• _Task requirements_: Reproduce the material word for word, everything from the line containing "From the given set" down to the line containing "3.22 meters", both included.

• _Material for this task_:
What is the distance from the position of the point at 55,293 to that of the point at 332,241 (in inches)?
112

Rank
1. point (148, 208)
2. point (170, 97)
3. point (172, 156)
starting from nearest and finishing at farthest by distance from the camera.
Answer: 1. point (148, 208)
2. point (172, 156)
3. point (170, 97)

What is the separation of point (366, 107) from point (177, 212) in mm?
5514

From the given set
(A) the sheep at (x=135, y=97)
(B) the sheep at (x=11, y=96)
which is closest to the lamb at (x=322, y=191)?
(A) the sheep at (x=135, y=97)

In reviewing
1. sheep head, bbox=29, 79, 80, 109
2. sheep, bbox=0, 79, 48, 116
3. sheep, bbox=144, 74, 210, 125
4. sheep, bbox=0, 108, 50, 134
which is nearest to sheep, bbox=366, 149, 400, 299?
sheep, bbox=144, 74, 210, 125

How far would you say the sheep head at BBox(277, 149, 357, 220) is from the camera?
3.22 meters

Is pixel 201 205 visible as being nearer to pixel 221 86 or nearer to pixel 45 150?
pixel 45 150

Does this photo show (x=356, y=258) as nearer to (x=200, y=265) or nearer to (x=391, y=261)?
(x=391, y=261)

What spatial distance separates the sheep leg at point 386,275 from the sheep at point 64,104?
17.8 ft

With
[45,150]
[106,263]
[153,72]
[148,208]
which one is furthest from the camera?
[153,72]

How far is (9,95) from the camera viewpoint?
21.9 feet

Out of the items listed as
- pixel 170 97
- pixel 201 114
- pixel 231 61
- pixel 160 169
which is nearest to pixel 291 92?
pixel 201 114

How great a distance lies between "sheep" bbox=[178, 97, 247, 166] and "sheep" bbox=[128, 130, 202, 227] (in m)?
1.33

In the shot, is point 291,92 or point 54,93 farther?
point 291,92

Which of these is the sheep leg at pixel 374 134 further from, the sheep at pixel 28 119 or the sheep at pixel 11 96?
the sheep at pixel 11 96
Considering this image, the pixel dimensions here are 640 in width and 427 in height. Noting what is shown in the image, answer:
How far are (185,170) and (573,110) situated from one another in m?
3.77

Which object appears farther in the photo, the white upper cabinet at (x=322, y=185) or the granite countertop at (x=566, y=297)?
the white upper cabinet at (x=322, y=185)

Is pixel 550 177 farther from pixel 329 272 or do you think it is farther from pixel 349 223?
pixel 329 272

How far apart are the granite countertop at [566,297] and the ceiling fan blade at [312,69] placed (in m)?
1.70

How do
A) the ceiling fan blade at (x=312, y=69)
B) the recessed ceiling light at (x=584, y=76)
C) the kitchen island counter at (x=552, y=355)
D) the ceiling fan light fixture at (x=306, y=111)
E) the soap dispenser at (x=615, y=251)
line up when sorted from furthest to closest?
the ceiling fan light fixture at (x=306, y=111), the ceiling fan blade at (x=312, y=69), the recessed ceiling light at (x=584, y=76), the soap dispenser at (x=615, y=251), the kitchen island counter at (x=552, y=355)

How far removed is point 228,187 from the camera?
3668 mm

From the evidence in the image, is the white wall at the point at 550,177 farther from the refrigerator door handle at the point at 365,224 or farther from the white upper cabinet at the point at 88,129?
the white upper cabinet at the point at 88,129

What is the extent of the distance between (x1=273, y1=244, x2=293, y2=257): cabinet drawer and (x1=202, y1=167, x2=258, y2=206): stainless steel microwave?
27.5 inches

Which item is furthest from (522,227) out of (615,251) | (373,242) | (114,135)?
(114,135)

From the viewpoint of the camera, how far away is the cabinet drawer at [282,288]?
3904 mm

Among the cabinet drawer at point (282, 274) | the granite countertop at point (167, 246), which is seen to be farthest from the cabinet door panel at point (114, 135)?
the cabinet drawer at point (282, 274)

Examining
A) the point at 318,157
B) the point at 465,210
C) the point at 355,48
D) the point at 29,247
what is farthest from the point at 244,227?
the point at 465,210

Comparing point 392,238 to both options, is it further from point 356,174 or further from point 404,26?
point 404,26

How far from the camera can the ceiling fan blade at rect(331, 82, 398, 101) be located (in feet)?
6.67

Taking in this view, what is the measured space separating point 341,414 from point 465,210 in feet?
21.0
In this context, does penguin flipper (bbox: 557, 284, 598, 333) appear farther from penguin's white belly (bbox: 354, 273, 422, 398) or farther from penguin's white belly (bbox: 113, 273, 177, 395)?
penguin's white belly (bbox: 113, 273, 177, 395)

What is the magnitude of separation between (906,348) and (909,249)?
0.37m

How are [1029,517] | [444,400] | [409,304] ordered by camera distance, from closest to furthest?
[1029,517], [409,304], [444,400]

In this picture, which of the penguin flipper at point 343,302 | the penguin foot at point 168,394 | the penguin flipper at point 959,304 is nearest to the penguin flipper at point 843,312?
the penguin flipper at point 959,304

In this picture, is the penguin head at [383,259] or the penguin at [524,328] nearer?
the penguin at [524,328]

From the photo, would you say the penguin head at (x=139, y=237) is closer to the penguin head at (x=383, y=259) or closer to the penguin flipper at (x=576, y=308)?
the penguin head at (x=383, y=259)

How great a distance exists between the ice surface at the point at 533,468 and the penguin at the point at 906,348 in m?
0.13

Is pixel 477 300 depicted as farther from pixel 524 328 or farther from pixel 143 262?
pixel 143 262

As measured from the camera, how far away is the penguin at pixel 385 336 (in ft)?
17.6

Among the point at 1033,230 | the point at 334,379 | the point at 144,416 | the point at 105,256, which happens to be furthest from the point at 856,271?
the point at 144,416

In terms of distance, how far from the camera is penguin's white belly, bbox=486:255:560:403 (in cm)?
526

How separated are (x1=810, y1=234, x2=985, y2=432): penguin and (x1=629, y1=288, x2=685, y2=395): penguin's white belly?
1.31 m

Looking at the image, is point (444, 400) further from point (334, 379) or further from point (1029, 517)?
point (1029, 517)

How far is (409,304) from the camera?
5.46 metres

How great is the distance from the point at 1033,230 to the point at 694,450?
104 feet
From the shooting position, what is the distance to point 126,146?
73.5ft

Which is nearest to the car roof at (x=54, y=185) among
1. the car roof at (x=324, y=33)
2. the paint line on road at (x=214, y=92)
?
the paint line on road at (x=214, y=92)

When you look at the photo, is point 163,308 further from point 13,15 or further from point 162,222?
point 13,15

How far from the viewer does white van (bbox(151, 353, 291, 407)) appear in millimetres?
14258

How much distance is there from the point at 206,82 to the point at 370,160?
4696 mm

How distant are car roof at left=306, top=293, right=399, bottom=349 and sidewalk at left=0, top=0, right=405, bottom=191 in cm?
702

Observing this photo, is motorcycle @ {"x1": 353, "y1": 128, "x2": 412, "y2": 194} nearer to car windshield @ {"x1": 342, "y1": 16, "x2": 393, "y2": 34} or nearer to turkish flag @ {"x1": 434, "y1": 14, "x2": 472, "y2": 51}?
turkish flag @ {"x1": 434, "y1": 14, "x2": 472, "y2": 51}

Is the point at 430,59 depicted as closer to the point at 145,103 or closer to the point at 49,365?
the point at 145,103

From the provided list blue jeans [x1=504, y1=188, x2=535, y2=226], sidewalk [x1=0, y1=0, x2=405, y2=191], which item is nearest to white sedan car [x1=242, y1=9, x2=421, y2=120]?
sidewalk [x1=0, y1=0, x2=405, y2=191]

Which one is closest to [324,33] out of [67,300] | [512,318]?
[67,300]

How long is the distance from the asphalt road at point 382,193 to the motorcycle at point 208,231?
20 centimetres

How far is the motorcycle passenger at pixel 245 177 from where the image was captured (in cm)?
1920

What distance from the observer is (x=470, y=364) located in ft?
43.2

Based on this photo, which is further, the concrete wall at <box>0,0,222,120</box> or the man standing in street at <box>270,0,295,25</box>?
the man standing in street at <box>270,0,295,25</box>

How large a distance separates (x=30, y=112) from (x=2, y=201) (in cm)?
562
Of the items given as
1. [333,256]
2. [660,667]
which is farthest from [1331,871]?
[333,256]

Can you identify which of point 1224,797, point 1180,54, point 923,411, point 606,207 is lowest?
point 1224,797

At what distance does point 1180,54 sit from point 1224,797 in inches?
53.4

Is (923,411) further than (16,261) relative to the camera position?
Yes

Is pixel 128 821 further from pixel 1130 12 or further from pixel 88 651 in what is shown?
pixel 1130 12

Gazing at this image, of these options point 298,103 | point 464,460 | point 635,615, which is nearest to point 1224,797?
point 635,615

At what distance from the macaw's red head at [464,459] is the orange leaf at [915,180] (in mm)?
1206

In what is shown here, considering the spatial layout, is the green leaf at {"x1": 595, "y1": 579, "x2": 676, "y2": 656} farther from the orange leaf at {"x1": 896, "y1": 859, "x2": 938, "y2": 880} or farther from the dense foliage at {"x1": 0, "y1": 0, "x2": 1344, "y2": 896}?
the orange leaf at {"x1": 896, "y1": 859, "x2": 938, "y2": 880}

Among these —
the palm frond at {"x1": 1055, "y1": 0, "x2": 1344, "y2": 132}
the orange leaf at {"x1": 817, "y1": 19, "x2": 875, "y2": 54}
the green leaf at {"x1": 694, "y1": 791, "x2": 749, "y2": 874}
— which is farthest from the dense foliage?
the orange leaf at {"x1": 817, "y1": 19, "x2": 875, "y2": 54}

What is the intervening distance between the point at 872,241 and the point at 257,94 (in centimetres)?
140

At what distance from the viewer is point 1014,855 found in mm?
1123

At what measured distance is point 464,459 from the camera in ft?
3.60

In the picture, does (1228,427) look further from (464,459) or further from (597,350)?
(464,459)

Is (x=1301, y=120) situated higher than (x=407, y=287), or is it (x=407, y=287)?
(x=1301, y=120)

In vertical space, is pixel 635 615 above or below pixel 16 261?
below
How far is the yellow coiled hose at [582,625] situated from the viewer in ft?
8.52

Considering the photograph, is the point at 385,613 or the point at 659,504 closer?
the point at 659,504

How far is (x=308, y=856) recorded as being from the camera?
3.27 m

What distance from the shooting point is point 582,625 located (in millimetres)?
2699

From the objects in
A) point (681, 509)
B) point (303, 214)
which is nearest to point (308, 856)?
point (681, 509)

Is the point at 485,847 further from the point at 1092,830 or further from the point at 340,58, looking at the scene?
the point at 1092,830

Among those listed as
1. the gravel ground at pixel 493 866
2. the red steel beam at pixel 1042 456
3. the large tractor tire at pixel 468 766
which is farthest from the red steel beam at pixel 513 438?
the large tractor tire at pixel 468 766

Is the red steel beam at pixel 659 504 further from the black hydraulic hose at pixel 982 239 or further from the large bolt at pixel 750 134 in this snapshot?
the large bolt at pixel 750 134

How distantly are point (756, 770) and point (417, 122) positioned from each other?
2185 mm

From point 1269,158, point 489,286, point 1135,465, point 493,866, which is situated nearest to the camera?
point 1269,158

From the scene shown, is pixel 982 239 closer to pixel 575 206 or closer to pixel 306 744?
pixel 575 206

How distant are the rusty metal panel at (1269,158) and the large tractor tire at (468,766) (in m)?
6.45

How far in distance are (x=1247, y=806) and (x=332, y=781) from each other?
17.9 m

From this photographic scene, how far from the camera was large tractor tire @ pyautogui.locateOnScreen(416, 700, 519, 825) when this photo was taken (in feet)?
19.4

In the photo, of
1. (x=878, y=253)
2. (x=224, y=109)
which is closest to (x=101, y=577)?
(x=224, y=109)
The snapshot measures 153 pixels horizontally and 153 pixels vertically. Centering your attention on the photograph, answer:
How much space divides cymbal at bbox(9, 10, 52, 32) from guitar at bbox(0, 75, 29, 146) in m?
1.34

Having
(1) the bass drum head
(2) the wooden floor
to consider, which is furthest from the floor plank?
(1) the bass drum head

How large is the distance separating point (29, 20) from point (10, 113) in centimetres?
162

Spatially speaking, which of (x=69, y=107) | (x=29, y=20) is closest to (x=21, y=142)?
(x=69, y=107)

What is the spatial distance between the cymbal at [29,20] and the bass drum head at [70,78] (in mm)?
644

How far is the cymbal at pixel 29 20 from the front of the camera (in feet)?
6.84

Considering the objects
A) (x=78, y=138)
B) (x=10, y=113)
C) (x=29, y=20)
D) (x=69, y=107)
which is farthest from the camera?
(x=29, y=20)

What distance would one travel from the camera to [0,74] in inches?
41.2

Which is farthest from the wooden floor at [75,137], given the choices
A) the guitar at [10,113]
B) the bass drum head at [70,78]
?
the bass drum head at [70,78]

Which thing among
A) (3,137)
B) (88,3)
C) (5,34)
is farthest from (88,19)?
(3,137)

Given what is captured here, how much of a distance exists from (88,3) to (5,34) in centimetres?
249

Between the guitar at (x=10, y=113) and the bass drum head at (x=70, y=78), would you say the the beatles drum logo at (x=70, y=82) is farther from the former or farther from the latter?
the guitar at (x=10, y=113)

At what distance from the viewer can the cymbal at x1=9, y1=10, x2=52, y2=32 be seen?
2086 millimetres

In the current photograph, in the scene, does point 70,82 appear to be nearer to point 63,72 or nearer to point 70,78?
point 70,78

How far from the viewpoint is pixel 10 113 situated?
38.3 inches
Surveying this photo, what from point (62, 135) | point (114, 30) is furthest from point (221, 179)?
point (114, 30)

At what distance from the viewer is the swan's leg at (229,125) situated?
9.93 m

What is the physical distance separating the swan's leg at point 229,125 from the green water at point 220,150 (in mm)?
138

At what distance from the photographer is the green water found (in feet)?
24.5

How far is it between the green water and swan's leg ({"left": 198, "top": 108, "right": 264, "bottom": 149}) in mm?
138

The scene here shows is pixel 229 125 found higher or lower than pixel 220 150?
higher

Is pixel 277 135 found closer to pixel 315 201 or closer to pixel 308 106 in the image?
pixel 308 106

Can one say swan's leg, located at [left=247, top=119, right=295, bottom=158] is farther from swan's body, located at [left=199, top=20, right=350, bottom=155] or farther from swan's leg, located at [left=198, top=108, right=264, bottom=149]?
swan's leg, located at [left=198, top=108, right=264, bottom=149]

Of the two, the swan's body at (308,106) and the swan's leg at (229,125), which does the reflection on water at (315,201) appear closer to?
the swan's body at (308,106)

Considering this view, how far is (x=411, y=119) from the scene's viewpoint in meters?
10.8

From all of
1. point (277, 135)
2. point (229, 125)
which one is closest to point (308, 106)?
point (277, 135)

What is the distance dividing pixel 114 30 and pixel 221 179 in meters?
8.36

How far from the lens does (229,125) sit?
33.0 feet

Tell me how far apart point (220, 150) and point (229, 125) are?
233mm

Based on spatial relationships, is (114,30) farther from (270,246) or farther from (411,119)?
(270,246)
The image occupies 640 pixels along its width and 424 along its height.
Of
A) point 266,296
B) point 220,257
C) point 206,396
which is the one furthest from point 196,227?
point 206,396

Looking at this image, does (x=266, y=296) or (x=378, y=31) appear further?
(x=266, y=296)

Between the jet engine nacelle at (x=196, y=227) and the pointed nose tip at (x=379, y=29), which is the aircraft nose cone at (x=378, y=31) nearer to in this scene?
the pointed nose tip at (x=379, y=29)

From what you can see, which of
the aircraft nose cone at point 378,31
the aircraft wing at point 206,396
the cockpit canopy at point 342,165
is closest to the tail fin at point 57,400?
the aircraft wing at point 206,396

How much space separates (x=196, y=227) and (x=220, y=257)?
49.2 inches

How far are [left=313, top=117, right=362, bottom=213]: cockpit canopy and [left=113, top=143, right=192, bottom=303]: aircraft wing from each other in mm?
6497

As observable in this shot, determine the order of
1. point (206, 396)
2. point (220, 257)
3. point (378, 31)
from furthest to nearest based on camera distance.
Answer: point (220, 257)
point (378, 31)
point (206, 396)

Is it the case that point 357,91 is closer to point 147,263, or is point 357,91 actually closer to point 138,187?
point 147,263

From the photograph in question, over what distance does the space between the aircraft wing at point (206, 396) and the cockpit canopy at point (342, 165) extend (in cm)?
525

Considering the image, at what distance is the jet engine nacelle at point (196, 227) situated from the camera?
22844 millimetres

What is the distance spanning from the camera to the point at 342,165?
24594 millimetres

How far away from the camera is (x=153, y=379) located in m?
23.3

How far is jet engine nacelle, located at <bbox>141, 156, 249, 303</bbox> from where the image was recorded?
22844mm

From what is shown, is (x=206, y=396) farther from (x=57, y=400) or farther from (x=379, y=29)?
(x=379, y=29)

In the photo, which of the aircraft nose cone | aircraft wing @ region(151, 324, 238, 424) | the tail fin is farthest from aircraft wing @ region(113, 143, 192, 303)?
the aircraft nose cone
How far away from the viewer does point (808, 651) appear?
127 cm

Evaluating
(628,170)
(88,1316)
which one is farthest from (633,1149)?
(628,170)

• _The completed task_:
From the given set
(A) the sheep at (x=135, y=97)
(B) the sheep at (x=11, y=96)
which is closest to the lamb at (x=322, y=191)?
(A) the sheep at (x=135, y=97)

In reviewing
1. sheep head, bbox=29, 79, 80, 109
2. sheep, bbox=0, 79, 48, 116
3. sheep, bbox=144, 74, 210, 125
4. sheep, bbox=0, 108, 50, 134
which is nearest to sheep, bbox=366, 149, 400, 299?
sheep, bbox=144, 74, 210, 125

How far would you say the sheep head at BBox(277, 149, 357, 220) is from the camera?
3.22 meters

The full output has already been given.